Hiçbir not ve değerlendirmenin evlat sevgisinin üzerinde olamayacağını belirten Milli Eğitim Müdürü Fatih Bilican, “2016-2017 eğitim ve öğretim dönemi 9 Haziran 2017 Cuma günü sona erecek. Anaokullarından 4 bin, İlkokullarda 17 bin 155, ortaokullarda 17 bin ve liselerde 14 bin olmak üzere toplam 52 bin 155 öğrenci karne alacak. Çocuklarımız okulda gösterdikleri performansın karşılığını karnede görecekler. Böylece kendilerini değerlendirme fırsatı elde edecekler” dedi.
BAŞARI BEKLENTİSİ ÇOK FAZLA
Müdür Bilican konuşmasına şöyle devam etti: “Maalesef günümüzde anne ve babanın çocuk üzerinde başarı beklentisi çok fazla. Ailenin bu beklentisini zamanla çocuk üzerinde kaygı ve başarısızlığa sebep olan duyguları geliştirmektedir. Birçok öğrencinin yaşadığı sorun ise karnesindeki kötü notlar ve ailelerinin bu duruma göstereceği tepki. Aileler, çocuklar ile öyle bir güven bağı kurmaya çalışmalı ki, çocuk karnesi kötü olduğunda anne ve babadan bunu saklama ihtiyacı hissetmesin. Sorunlar hakkında anne ve baba ile rahat konuşabilsin. Kötü karne geldiğinde cezalandırma ve tehdit uygun bir davranış biçimi değil. Kötü bir karneye bir şans, hem de uyarı olarak bakmak lazım. Bu durum hem çocuk hem de veli için geçerli. İnsanlar, ‘Ben çocuğumla ne kadar ilgilendim?´ diyebilmeli. Başarıyı arttırmak için çözümler aranmalı ve tedbirler alınmalı. Günümüzde birçok aile çocuklarına hala zayıf noktalarından dolayı şiddet uyguluyor, onları cezalandırıyor. Karnesinde zayıf olan öğrenciler ise bu durum karşısında karne sendromu yaşıyor. Karne sendromu; öğrencilerin başarısız olduğu dersler karşısında ailenin vereceği tepkilerden korkması ve psikolojik olarak etkilenmesidir. Kötü notlar karşısında öğrencilerin yaşadığı şaşkınlık, korku, endişe nedeniyle birtakım depresif davranışlar sergileyebilir, aileden ve okuldan uzaklaşabilir. Dolayısıyla ailenin zayıf bir karne karşısında göstereceği tutum, öğrencilerin gelecekteki eğitim ile okuldaki başarısını artırır. Zayıf bir karnenin sorumluluğu sadece öğrenciye yüklenmemelidir.”
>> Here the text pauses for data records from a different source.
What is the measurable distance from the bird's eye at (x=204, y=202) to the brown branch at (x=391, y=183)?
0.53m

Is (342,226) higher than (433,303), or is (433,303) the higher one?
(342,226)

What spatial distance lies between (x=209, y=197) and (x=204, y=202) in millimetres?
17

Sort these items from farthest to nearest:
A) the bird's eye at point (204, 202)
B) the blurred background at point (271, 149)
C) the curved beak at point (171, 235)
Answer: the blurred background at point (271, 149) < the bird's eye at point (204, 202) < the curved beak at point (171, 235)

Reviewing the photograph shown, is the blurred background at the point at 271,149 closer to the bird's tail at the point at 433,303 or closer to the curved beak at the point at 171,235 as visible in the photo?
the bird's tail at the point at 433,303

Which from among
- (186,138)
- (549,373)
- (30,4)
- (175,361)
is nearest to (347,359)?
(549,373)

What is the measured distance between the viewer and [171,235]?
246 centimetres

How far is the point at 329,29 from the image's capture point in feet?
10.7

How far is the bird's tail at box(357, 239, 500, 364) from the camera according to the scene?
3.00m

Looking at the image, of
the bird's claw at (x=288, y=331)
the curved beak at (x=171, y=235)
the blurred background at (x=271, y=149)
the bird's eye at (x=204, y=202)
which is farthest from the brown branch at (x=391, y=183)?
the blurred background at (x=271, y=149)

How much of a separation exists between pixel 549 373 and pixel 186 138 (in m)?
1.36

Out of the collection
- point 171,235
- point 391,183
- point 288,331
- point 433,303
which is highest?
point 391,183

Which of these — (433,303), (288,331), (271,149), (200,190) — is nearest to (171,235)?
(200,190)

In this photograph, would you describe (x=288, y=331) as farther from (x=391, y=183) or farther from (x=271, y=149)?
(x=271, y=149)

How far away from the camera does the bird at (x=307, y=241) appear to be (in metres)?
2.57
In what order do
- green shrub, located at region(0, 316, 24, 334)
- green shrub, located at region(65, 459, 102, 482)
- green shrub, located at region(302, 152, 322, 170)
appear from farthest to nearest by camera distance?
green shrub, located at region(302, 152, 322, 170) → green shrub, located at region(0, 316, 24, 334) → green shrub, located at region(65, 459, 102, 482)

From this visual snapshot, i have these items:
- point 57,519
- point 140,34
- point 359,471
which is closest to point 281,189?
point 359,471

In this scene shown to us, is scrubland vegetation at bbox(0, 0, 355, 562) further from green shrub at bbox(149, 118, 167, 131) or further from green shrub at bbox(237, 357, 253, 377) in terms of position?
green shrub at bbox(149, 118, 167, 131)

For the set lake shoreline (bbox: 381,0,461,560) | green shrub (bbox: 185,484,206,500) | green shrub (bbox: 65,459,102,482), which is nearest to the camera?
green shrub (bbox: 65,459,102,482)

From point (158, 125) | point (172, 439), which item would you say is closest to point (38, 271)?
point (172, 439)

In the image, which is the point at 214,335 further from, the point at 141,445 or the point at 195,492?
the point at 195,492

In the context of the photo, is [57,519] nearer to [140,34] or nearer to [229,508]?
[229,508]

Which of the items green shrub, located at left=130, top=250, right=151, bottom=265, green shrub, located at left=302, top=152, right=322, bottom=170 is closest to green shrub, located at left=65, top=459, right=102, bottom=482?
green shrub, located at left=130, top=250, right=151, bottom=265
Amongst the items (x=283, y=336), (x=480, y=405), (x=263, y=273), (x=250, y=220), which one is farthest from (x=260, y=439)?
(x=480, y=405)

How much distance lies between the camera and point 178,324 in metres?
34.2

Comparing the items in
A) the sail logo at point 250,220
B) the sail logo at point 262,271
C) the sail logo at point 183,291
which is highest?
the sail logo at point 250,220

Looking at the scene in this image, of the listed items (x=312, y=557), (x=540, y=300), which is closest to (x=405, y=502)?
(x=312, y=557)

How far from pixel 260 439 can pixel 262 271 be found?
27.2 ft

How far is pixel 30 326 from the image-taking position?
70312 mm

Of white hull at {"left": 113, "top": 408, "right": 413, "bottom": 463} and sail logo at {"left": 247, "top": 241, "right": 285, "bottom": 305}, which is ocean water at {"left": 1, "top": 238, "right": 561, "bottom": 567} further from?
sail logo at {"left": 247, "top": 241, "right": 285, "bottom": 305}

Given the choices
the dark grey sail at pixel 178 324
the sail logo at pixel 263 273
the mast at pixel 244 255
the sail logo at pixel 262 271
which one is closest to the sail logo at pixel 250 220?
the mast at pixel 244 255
KÖTÜ BİR KARNENİN ARKASINDA BİRÇOK NEDEN VAR
“Aile içerisinde yaşanan sorunlar, çocuğun arkadaş çevresi, dikkat eksikliği, öğrenme güçlüğü ve depresyon gibi birçok sorun zayıf bir karnenin alt sebepleri olarak incelenebilir. Ayrıca öğrencinin gelişim sürecinde olması da derslerdeki başarıyı düşürürken, algılarının başka yerlere kaymasına sebep olabilir. Çünkü bu süreçte kişi kendini tanımaya ve biyolojik olarak benimsemeye çalışır. Çevresi ile iletişim halinde olduğu için derslere olan ilgisi de azalmış olabilir.”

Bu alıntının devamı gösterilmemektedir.